Order Assignment and Scheduling for Personal Protective Equipment Production During the Outbreak of Epidemics

This paper investigates a new multi-objective order assignment and scheduling problem for personal protective equipment (PPE) production and distribution during the outbreak of epidemics like COVID-19. The objective is to simultaneously minimize the total cost and maximize the PPE supply timeliness. For the problem, we first develop a bi-objective mixed-integer linear program (MILP). Then an $\epsilon $ -constraint combined with logic-based Benders decomposition method is proposed based on some explored properties. We then extend the proposed model to handle dynamics and randomness. In particular, we design a predictive reactive rescheduling approach to address random order arrivals and manufacturer disruptions. Computational experiments on a real case from China and 100 randomly generated instances are conducted. Results show that the proposed algorithm significantly outperforms an adapted $\epsilon $ -constraint method combined with the proposed MILP and the widely used non-dominated sorting genetic algorithm II (NSGA-II) in obtaining high-quality Pareto solutions. Note to Practitioners —The unprecedented outbreak of COVID-19 and its rapid spread caught numerous national and local governments unprepared. Healthcare systems faced a vital scarcity of PPEs. The urgency of producing and delivering PPEs increases as the number of infected cases rapidly increases.
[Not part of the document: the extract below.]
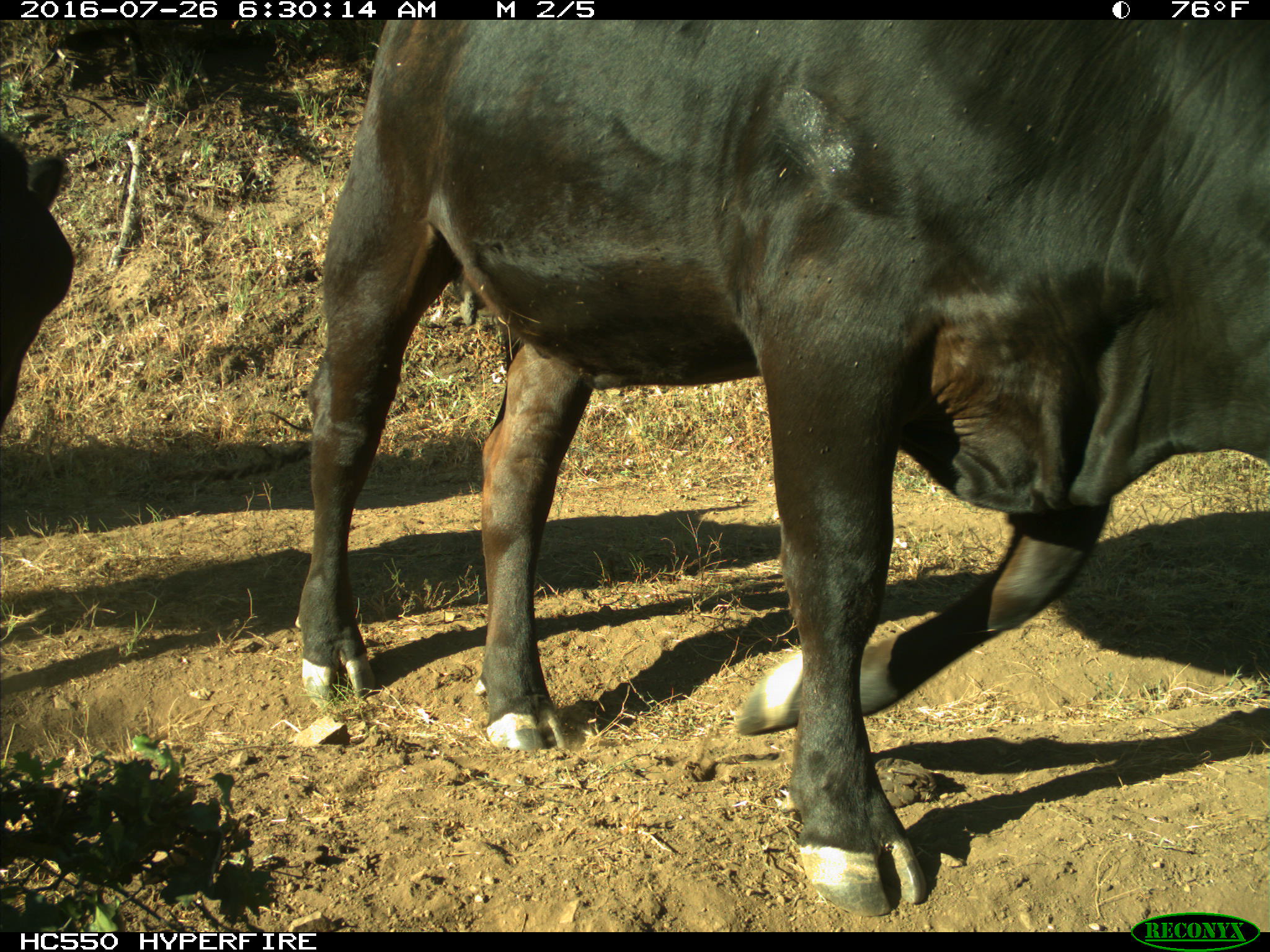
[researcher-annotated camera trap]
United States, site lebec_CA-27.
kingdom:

A key challenge in response to the epidemic is effectively and efficiently matching the demands and needs. Performing practical and efficient order assignment and scheduling for PPE production during the COVID-19 outbreak is critical to curbing the COVID-19 pandemic. This work first proposes a bi-objective mixed-integer linear program for optimal order assignment and scheduling for PPE production. The aim is to achieve an economical and timely PPE production and supply. A novel method that combines the $\epsilon $ -constraint framework and the logic-based Benders decomposition is proposed to yield high-quality Pareto solutions for practical-sized problems. Computational results indicate that the proposed approaches are practical and feasible, which can help decision-makers to perform acceptable order assignment and scheduling decisions.